(Collected data entries)
+ + + + +

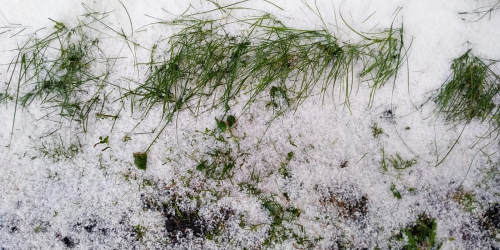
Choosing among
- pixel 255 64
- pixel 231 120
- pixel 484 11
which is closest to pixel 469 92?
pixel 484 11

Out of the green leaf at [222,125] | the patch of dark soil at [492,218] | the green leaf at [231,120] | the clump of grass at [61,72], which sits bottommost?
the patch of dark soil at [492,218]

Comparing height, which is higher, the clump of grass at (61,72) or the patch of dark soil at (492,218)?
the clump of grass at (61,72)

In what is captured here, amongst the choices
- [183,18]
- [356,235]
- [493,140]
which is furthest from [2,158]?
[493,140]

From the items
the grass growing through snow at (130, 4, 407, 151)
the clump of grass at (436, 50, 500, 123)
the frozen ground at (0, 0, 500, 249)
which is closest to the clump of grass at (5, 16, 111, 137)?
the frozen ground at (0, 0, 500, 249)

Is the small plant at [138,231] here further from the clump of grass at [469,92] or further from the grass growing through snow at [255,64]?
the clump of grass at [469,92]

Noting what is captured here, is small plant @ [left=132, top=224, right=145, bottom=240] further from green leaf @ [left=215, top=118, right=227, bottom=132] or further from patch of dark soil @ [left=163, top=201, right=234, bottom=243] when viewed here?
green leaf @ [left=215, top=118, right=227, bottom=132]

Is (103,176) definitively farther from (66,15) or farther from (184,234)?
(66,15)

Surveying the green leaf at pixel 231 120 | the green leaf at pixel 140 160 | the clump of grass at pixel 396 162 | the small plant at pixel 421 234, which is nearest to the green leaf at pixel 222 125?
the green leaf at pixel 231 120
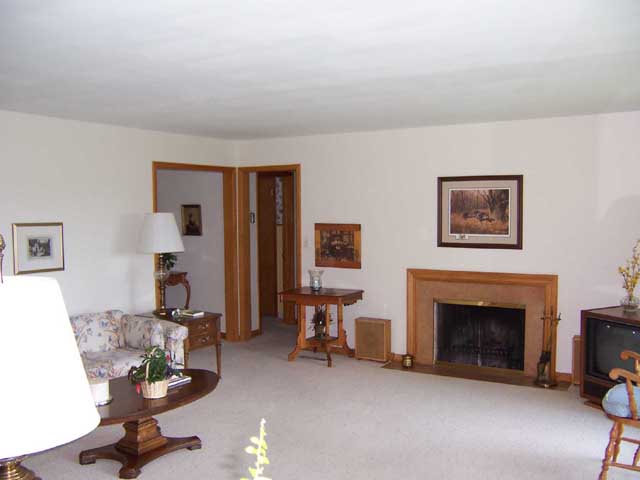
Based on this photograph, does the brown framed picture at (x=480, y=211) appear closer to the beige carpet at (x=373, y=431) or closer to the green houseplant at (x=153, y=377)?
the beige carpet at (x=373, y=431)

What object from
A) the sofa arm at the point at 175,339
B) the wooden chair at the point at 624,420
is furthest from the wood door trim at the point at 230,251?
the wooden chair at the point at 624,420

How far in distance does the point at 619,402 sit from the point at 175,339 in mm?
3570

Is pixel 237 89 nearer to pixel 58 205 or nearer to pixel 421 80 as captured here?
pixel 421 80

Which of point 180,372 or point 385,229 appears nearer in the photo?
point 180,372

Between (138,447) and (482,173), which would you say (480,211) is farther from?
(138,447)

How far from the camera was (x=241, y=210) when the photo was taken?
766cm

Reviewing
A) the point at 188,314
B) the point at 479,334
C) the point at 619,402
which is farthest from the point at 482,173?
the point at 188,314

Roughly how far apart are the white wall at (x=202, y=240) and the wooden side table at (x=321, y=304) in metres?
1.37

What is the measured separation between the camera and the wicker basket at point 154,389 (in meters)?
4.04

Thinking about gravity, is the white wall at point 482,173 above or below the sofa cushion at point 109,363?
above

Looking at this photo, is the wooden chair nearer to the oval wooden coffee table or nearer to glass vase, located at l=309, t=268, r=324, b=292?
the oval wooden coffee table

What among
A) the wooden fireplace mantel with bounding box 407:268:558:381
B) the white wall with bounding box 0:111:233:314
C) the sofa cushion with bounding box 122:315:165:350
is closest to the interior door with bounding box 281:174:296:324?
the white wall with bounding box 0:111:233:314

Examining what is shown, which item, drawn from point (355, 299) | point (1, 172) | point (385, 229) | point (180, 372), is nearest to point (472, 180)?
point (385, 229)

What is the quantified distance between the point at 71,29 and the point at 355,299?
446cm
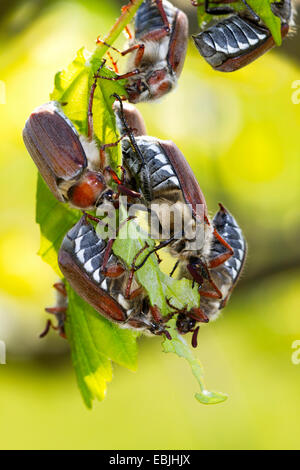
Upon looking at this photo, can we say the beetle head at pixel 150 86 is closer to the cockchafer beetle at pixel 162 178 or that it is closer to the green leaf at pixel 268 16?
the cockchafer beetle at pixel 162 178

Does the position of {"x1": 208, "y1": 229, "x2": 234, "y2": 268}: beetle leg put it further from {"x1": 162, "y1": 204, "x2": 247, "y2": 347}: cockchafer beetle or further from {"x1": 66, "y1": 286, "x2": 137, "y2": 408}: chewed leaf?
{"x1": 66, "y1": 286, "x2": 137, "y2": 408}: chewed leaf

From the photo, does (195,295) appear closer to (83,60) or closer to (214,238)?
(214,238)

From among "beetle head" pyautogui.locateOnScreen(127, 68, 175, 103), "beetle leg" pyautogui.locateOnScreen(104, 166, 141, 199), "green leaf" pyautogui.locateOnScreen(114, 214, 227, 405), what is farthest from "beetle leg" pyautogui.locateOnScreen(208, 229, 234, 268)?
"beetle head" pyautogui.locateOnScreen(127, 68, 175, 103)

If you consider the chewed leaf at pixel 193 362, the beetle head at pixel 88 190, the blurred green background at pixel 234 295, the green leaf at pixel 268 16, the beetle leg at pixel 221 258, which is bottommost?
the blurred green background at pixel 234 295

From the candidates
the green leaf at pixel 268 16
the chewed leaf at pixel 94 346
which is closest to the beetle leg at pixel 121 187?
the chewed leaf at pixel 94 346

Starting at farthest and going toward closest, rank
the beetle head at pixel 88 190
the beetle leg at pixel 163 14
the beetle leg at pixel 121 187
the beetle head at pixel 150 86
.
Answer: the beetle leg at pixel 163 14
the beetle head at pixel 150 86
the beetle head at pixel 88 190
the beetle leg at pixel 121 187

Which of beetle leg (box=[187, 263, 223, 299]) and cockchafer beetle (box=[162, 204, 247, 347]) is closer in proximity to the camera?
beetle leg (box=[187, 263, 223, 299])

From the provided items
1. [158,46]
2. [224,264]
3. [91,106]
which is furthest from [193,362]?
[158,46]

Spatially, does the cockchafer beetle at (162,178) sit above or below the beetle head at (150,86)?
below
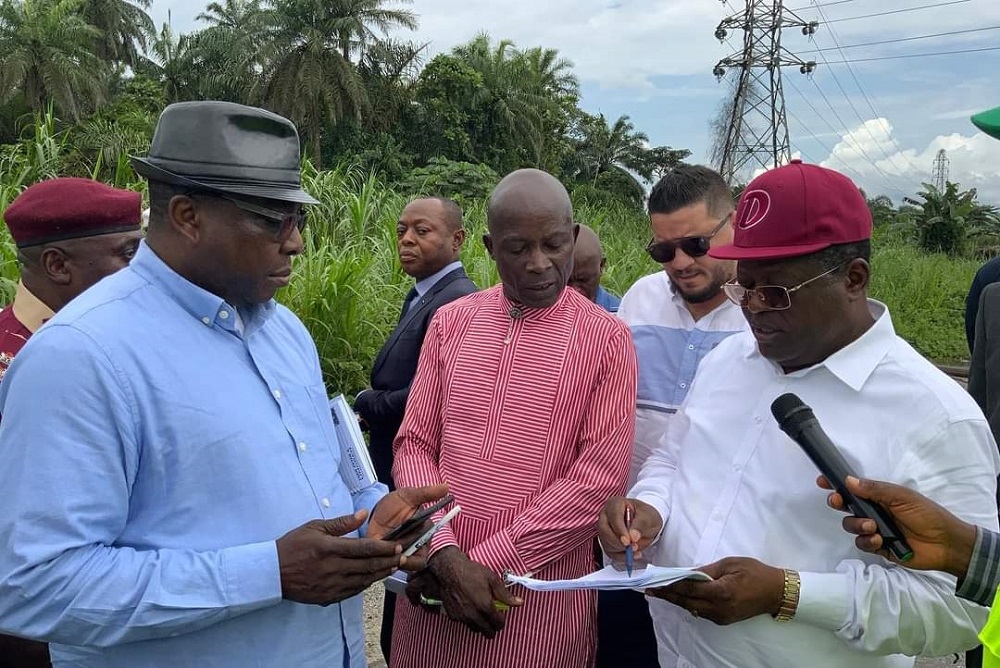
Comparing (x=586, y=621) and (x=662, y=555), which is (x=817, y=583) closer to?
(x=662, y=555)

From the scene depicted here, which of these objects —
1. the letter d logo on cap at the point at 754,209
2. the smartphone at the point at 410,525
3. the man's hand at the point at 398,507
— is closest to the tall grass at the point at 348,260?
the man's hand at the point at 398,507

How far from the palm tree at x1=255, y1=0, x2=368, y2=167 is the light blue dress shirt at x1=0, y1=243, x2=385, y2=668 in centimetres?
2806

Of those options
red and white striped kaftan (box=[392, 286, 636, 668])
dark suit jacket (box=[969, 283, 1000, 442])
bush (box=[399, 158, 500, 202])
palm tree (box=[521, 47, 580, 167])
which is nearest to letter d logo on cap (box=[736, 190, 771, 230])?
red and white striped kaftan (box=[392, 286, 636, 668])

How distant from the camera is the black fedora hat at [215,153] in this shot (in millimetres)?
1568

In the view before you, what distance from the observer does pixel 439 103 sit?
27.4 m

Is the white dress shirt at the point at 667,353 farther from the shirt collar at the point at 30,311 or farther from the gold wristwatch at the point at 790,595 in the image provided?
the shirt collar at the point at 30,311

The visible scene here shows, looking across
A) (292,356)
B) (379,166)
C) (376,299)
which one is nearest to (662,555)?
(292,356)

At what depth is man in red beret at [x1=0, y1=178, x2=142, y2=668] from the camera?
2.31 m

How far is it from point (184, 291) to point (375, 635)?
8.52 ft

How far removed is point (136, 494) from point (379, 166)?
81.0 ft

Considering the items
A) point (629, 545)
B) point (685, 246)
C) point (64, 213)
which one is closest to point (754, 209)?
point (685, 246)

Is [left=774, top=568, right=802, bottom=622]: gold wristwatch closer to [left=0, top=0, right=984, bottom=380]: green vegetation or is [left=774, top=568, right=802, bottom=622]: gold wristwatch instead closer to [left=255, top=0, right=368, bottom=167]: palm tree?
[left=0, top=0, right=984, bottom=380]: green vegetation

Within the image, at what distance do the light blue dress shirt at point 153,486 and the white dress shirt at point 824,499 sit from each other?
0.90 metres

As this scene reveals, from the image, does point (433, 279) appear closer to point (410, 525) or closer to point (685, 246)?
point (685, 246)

+ + + + +

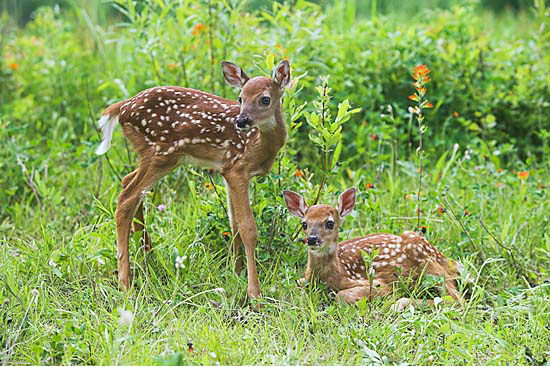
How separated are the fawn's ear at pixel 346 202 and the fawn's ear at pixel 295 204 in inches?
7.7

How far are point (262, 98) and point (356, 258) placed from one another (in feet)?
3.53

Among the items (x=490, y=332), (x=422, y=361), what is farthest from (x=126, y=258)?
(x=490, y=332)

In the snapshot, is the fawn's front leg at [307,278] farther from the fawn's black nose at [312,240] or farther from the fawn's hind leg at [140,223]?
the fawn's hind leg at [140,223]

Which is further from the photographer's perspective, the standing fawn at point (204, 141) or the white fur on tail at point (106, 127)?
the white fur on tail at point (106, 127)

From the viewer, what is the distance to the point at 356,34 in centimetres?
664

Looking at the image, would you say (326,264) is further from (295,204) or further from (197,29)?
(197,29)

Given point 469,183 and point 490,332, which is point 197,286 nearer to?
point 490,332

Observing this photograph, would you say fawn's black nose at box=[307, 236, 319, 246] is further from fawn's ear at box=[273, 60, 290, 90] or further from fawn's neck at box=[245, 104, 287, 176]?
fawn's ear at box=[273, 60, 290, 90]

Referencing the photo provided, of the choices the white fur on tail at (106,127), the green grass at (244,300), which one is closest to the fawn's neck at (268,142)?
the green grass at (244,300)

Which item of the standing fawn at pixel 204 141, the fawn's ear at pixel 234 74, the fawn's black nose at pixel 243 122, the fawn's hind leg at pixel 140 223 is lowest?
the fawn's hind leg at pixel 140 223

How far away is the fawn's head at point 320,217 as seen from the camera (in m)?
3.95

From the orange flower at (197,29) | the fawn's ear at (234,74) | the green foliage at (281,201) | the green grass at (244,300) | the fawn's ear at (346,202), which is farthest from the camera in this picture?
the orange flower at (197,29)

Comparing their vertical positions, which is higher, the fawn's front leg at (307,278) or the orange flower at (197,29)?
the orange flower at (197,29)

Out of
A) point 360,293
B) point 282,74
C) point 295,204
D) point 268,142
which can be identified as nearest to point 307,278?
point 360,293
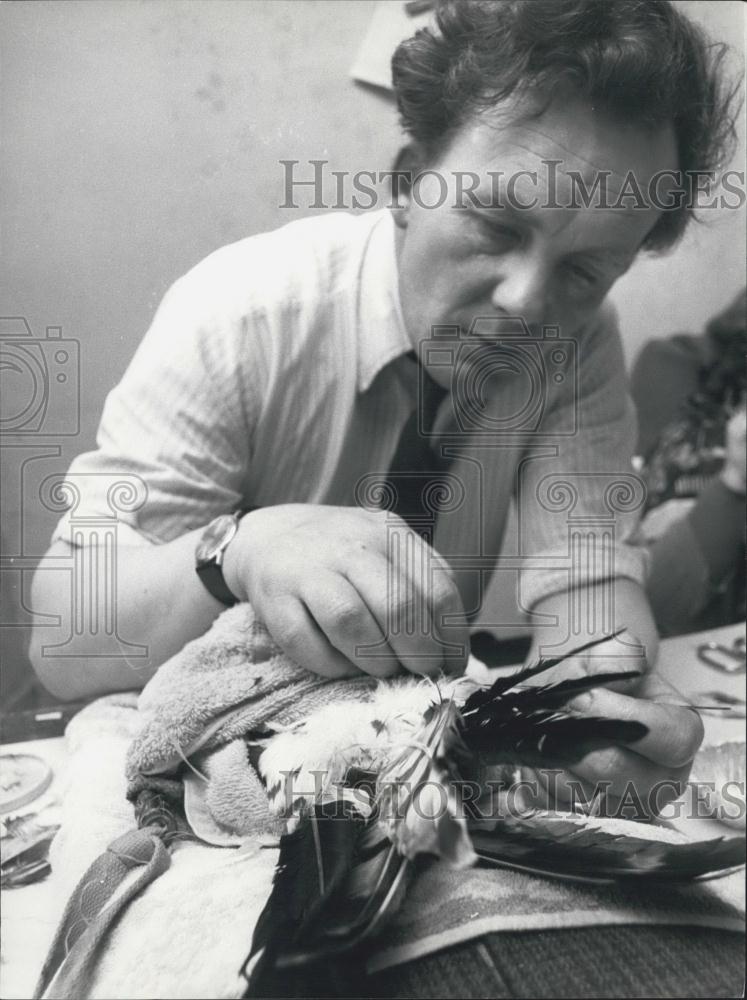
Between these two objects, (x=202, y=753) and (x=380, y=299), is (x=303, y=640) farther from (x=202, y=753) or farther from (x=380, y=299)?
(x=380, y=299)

+ + + + +

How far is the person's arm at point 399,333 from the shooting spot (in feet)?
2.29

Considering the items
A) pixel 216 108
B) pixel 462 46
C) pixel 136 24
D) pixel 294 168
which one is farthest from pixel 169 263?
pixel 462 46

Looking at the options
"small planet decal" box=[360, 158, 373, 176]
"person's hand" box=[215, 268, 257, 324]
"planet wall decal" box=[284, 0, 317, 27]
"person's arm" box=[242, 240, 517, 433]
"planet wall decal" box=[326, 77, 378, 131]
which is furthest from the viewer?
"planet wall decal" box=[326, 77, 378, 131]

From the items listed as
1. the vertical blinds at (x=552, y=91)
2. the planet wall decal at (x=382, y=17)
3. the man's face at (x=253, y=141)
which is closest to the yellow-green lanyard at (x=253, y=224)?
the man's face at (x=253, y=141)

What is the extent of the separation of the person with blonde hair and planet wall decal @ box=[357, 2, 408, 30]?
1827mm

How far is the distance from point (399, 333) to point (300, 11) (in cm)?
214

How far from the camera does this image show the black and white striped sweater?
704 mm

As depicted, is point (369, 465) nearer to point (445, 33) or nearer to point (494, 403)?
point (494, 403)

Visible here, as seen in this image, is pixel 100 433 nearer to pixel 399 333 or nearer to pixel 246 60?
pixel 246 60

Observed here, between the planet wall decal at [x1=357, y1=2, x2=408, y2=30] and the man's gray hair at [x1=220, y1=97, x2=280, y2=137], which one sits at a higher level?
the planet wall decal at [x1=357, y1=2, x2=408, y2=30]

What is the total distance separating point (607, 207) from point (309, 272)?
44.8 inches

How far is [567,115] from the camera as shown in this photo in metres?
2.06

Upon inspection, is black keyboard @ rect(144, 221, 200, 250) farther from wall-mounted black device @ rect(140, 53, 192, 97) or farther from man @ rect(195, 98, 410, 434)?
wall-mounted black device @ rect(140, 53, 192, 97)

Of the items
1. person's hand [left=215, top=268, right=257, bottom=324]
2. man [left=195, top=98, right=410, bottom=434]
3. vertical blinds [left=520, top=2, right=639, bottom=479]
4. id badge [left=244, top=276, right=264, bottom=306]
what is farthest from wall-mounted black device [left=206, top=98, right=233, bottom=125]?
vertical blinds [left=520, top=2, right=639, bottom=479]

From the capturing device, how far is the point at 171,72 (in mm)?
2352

+ + + + +

THE TASK:
Find every line in the material above that contains the string "centimetres", matching case exactly, and copy each one.

TASK SOLUTION:
How far from the palm tree at x1=255, y1=0, x2=368, y2=167 is the light blue dress shirt at x1=0, y1=243, x2=385, y2=668 in centimetres?
From the viewer, what is the distance to the point at 356,34 in centimetres?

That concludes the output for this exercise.